Blue Tak is a trade name of one kind of poster board mounting "clay". Its very much like silly putty and can be formed to different shapes. It holds reasonably well for most of these kinds of things allowing a solid mount (as opposed to free lensing) for a decent test of the lens capabilities. It comes off cleanly leaving little or no residue and if there is residue it is easily removed with a soft rag and alcohol.


PostPosted: Fri Jul 12, 2019 8:04 pm    Post subject: Reply with quote

On m4/3 I find I need about 220 or 230mm of total extension. That's for macro.


PostPosted: Sun Jul 14, 2019 3:17 am    Post subject: Reply with quote

Another option is to link the digital camera to a LF body. which allows the lens movements to be used too but this is something I'm still working towards. I'm hoping to arrange it so I can stich multiple images to get the bulk of the LF image but you wouldn't have to get so complicated.[/quote]
-----------------------------------------------
I'm using a Baby Graphic body, it is not so bulky, but the size of lenses is limited, the lens boards on this camera are small. The Sony camera goes on the former film holder with the Sony camera's cut through cower with NEX bayonet in the center of it.

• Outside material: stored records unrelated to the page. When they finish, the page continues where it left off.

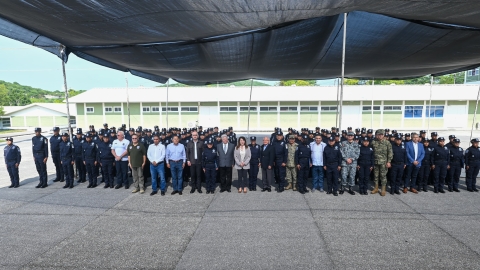 Reconoce Margarita González Saravia vocación de servicio de nueva generación de policías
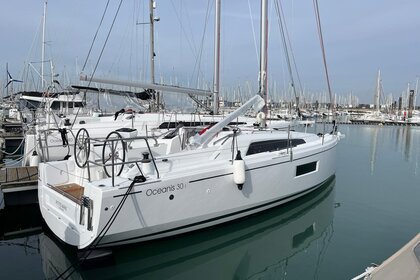 Miete Segelboot Bénéteau Oceanis 30.1 La Rochelle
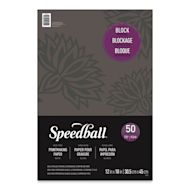 Speedball Printmaster Paper Pads for Block Printing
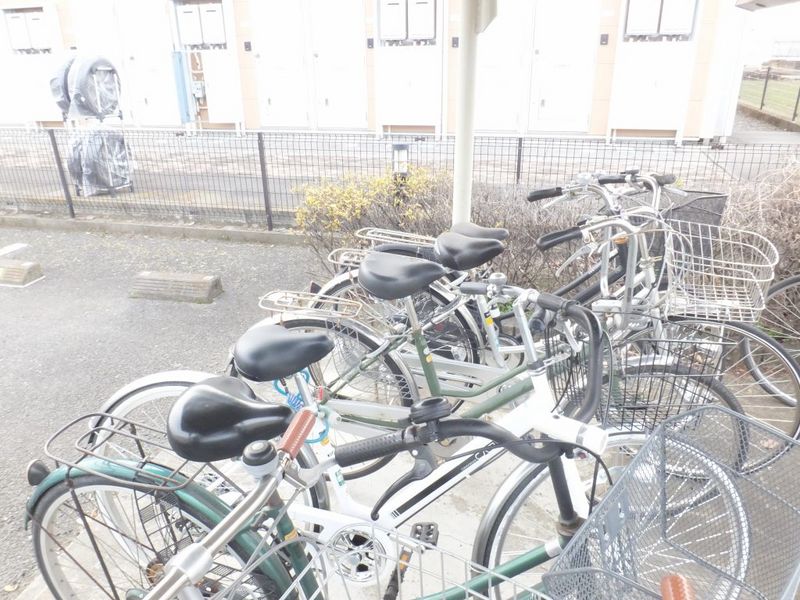 レオパレスユキコーポ７７ 共用部分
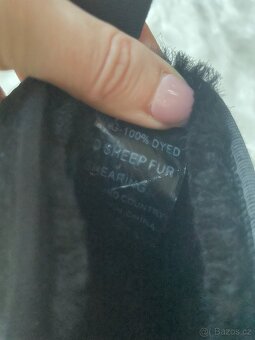 Dámské zimní kotníkové boty Dkny vel. 40 - 4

PostPosted: Mon Jul 15, 2019 9:55 pm    Post subject: Reply with quote

You can get focusing helicals on ebay. I have a small selection exactly for this purpose. Most helicals are M42-M42 or Camera fitting e.g NEX to M42. My way round it is this.

Needed:
Plastic card
Epoxy resin
M39-M42 adapter (I keep several exactly for this purpose)
Focusing helical (your camera at one end and M42 at the lens end.)25-55mm or an M42-M42 and a regular M42 adapter

Remove the lens from the camera (if it's a folder) by turning the retaining ring behind the lens. Most do this. Many large format lenses have retaining rings too.

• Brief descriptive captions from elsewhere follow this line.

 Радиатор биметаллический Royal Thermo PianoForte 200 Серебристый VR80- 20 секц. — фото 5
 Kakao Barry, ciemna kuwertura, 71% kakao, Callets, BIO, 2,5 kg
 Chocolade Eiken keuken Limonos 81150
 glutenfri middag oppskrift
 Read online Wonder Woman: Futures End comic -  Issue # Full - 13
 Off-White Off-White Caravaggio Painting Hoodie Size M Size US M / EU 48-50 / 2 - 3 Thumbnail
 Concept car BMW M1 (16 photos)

Get the piece of stiff plastic card - I use blank, creditcard sized cards, but anything will do as long as you can glue it so avoid LDPE or HDPE or nylon.

Cut a hole in it wide enough for the screw thread at the rear of the lens and attach the lens with the retaining ring.

Trim the plastic so it looks neat.

Screw the adapter into the helical until it's flush and mark the top (scratch it with a pin or something) then remove it.

Glue the adapter ring to the card around the back of the lens making sure the mark on the adapter ring is aligned to the top of the lens.

Fit the lens then...

Attach it to your helical. You can use extension tubes if necessary to get the focus. The 25-55 has enough 'throw' to work with long focus lenses.



PostPosted: Mon Jul 15, 2019 11:15 pm    Post subject: Universal iris lens mount Reply with quote

In my opinion, the most flexible solution is the universal iris lens mount. This is a lens mounting flange made of a study iris diaphragm designed to hold any kind of lens in front of a large format camera:


Credit: https://www.surpluscameragear.com/universal-iris-lens-mount/

It's easy to adapt one of those on a bellows designed for small format cameras in order to allow mounting old lenses, including large format barrel lenses and projector lenses:







The only problem is finding one of these devices, which mowadays have become as rare as hen's teeth.

Cheers!

Abbazz


PostPosted: Tue Jul 16, 2019 4:23 pm    Post subject: Reply with quote

Thanks for that reference, Abbazz. Looks to be a very suitable way to adapt oddball lenses.